• _Task details_
Go to the line containing "site BLO_S2_D05, 3-frame burst." in the records below and print it and every following line exactly, on through the line containing "Resting vote fraction: 0%.", then stop.

-- Source information follows --

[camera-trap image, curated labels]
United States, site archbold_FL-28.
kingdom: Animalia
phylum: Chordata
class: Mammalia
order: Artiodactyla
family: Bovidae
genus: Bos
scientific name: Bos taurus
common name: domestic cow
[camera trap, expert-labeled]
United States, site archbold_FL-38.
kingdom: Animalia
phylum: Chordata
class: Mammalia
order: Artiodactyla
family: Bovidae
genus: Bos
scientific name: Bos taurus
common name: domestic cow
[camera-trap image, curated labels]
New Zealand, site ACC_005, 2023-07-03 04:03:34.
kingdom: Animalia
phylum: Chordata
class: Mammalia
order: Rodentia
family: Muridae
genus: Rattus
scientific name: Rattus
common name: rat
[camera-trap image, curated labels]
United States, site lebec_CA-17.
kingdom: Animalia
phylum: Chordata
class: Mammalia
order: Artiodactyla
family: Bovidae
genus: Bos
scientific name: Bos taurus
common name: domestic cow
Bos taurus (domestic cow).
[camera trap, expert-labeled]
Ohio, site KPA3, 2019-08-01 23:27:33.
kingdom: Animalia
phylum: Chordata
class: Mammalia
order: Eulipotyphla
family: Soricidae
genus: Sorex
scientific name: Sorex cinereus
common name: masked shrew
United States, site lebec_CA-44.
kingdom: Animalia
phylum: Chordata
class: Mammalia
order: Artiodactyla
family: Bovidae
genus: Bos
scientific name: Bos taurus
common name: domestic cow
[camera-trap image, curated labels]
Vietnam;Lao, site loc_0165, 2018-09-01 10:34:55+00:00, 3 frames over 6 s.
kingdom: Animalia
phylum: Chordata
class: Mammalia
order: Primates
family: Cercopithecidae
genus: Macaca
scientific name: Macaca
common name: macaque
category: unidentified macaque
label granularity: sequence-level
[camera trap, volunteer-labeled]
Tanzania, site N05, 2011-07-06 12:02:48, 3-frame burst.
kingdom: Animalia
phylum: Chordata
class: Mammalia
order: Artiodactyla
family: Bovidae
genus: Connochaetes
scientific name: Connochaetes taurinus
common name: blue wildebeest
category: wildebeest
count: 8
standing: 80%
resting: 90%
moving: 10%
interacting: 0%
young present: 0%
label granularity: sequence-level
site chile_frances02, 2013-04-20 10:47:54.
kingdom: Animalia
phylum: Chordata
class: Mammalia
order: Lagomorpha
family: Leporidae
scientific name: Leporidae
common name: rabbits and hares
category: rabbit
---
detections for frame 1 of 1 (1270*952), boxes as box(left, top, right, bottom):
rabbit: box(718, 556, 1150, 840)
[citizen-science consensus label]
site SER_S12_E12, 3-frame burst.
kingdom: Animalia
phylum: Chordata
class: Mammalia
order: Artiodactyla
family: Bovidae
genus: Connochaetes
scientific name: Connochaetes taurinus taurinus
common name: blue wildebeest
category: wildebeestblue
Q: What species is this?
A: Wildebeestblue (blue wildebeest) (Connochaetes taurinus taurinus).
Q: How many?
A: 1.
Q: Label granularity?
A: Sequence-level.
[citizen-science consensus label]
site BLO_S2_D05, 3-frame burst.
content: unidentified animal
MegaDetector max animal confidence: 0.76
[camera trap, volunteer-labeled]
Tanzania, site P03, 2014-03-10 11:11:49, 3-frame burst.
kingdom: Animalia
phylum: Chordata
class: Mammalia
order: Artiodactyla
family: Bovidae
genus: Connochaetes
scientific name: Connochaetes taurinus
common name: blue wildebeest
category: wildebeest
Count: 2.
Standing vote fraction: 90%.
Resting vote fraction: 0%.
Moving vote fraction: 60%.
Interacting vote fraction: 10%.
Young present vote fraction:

-- Source information concluded --

• _Task result_
site BLO_S2_D05, 3-frame burst.
content: unidentified animal
MegaDetector max animal confidence: 0.76
[camera trap, volunteer-labeled]
Tanzania, site P03, 2014-03-10 11:11:49, 3-frame burst.
kingdom: Animalia
phylum: Chordata
class: Mammalia
order: Artiodactyla
family: Bovidae
genus: Connochaetes
scientific name: Connochaetes taurinus
common name: blue wildebeest
category: wildebeest
Count: 2.
Standing vote fraction: 90%.
Resting vote fraction: 0%.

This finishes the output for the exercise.